[Excerpts of spatial question data]
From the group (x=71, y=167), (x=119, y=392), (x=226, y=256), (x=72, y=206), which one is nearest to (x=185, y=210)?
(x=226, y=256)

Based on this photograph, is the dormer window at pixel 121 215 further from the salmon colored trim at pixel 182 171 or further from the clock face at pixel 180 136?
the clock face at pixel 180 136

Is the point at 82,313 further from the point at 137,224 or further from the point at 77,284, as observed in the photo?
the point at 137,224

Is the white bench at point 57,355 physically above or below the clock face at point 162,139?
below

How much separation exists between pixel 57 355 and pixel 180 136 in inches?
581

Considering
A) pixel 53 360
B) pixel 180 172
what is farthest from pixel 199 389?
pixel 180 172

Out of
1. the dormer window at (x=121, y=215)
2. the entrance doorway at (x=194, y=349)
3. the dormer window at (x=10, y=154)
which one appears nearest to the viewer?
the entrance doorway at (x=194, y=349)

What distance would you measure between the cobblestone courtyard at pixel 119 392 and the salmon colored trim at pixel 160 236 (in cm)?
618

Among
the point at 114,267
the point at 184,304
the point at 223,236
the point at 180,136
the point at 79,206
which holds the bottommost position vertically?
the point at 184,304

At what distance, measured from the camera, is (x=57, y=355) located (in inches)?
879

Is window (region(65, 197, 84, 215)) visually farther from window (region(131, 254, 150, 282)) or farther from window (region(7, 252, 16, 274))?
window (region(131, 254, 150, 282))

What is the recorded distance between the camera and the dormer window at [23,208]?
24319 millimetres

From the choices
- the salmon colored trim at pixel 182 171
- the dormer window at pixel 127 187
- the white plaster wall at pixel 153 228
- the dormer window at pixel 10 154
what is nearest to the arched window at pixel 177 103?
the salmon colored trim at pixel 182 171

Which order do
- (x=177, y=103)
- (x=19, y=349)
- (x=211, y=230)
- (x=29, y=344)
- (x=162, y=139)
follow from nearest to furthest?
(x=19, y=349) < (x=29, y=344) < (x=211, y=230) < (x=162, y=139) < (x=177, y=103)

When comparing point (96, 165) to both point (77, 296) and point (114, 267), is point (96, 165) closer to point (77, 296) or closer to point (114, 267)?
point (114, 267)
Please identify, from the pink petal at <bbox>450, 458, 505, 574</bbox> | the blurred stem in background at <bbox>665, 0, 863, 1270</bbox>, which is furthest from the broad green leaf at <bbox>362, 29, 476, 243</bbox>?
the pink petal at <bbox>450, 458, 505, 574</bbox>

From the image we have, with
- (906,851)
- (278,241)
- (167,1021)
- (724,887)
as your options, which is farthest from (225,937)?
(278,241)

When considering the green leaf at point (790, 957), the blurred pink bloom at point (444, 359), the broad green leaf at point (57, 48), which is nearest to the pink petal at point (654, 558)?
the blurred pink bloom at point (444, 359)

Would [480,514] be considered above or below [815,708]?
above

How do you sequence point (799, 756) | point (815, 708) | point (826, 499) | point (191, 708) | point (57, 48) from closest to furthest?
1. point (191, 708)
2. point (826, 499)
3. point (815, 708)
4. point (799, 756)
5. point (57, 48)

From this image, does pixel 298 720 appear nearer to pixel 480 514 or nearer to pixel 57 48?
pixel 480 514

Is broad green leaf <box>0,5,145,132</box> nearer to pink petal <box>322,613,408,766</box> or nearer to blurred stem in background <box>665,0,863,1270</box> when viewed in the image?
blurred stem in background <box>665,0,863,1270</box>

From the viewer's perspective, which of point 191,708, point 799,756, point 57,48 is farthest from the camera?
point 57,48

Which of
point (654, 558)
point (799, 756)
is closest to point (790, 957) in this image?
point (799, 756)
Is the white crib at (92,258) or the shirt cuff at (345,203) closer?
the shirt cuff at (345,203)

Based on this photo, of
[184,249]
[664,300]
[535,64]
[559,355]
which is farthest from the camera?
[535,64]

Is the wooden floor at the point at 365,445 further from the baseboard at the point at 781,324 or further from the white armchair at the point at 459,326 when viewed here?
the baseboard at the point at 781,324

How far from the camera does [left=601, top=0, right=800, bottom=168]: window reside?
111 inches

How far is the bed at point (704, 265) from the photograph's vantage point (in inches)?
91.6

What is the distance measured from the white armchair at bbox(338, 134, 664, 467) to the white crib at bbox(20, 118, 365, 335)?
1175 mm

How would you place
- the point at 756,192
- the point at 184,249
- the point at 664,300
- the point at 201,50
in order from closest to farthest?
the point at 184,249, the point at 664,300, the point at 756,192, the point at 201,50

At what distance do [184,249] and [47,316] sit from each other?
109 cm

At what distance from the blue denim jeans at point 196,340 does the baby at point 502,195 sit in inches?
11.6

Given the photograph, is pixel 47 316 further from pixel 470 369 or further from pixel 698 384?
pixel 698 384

PROBLEM DETAILS
Reproduce the listing above verbatim, line for line, with no changes.

FULL OUTPUT
From the group (x=71, y=167), (x=119, y=392), (x=226, y=256), (x=72, y=206), which one is nearest to (x=185, y=210)?
(x=226, y=256)

Based on this photograph, is the dormer window at pixel 121 215 further from the salmon colored trim at pixel 182 171 or further from the clock face at pixel 180 136?
the clock face at pixel 180 136

Is the point at 82,313 further from the point at 137,224 or further from the point at 77,284, as observed in the photo?
the point at 137,224

Is the white bench at point 57,355 physically above or below the clock face at point 162,139?
below

How much separation exists between pixel 57 355 and pixel 180 136 in inches?
581

Considering
A) pixel 53 360
B) pixel 180 172
what is farthest from pixel 199 389?
pixel 180 172

Out of
1. the dormer window at (x=121, y=215)
2. the entrance doorway at (x=194, y=349)
3. the dormer window at (x=10, y=154)
which one appears nearest to the viewer?
the entrance doorway at (x=194, y=349)

What distance would you measure between the cobblestone courtyard at pixel 119 392 and the salmon colored trim at pixel 160 236 (in cm)?
618

Among
the point at 114,267
the point at 184,304
the point at 223,236
the point at 180,136
the point at 79,206
which holds the bottommost position vertically?
the point at 184,304

At what distance, measured from the camera, is (x=57, y=355) located (in inches)?
879

Is window (region(65, 197, 84, 215)) visually farther from window (region(131, 254, 150, 282)) or farther from window (region(7, 252, 16, 274))?
window (region(131, 254, 150, 282))

What is the recorded distance between the camera and the dormer window at [23,208]?
24319 millimetres

From the choices
- the salmon colored trim at pixel 182 171
- the dormer window at pixel 127 187
- the white plaster wall at pixel 153 228
- the dormer window at pixel 10 154
what is nearest to the arched window at pixel 177 103?
the salmon colored trim at pixel 182 171

Which order do
- (x=177, y=103)
- (x=19, y=349)
- (x=211, y=230)
- (x=29, y=344)
- (x=162, y=139)
follow from nearest to furthest?
(x=19, y=349) < (x=29, y=344) < (x=211, y=230) < (x=162, y=139) < (x=177, y=103)

When comparing point (96, 165) to both point (77, 296) and point (114, 267), is point (96, 165) closer to point (77, 296) or closer to point (114, 267)?
point (114, 267)
Please identify, from the pink petal at <bbox>450, 458, 505, 574</bbox> | the blurred stem in background at <bbox>665, 0, 863, 1270</bbox>, which is furthest from the broad green leaf at <bbox>362, 29, 476, 243</bbox>?
the pink petal at <bbox>450, 458, 505, 574</bbox>

From the image we have, with
- (906,851)
- (278,241)
- (167,1021)
- (724,887)
as your options, which is farthest from (225,937)?
(278,241)

When considering the green leaf at point (790, 957), the blurred pink bloom at point (444, 359), the broad green leaf at point (57, 48), which is nearest to the pink petal at point (654, 558)?
the blurred pink bloom at point (444, 359)

Would [480,514] be considered above or below [815,708]?
above

How do you sequence point (799, 756) | point (815, 708) | point (826, 499) | point (191, 708) | point (57, 48) from closest to furthest?
1. point (191, 708)
2. point (826, 499)
3. point (815, 708)
4. point (799, 756)
5. point (57, 48)

From this image, does pixel 298 720 appear nearer to pixel 480 514 or nearer to pixel 57 48?
pixel 480 514

Is broad green leaf <box>0,5,145,132</box> nearer to pink petal <box>322,613,408,766</box> or nearer to blurred stem in background <box>665,0,863,1270</box> when viewed in the image?
blurred stem in background <box>665,0,863,1270</box>

From the viewer's perspective, which of point 191,708, point 799,756, point 57,48 is farthest from the camera?
point 57,48

Which of
point (654, 558)
point (799, 756)
is closest to point (790, 957) in this image?
point (799, 756)
Is the white crib at (92,258) or the shirt cuff at (345,203) closer?
the shirt cuff at (345,203)

Based on this photo, of
[184,249]
[664,300]
[535,64]
[559,355]
which is farthest from the camera?
[535,64]

Is the wooden floor at the point at 365,445 further from the baseboard at the point at 781,324 or further from the white armchair at the point at 459,326 when viewed here?
the baseboard at the point at 781,324

How far from the camera does [left=601, top=0, right=800, bottom=168]: window reside?
111 inches

How far is the bed at point (704, 265) from the photograph's vantage point (in inches)?
91.6

What is the distance measured from the white armchair at bbox(338, 134, 664, 467) to the white crib at bbox(20, 118, 365, 335)?
1175 mm

How would you place
- the point at 756,192
- the point at 184,249
- the point at 664,300
- the point at 201,50
in order from closest to farthest?
the point at 184,249, the point at 664,300, the point at 756,192, the point at 201,50

At what distance do [184,249] and [47,316] sit from each other?
109 cm

At what distance from the blue denim jeans at point 196,340 does the baby at point 502,195 sit in inches?
11.6

Given the photograph, is pixel 47 316 further from pixel 470 369 or further from pixel 698 384?
pixel 698 384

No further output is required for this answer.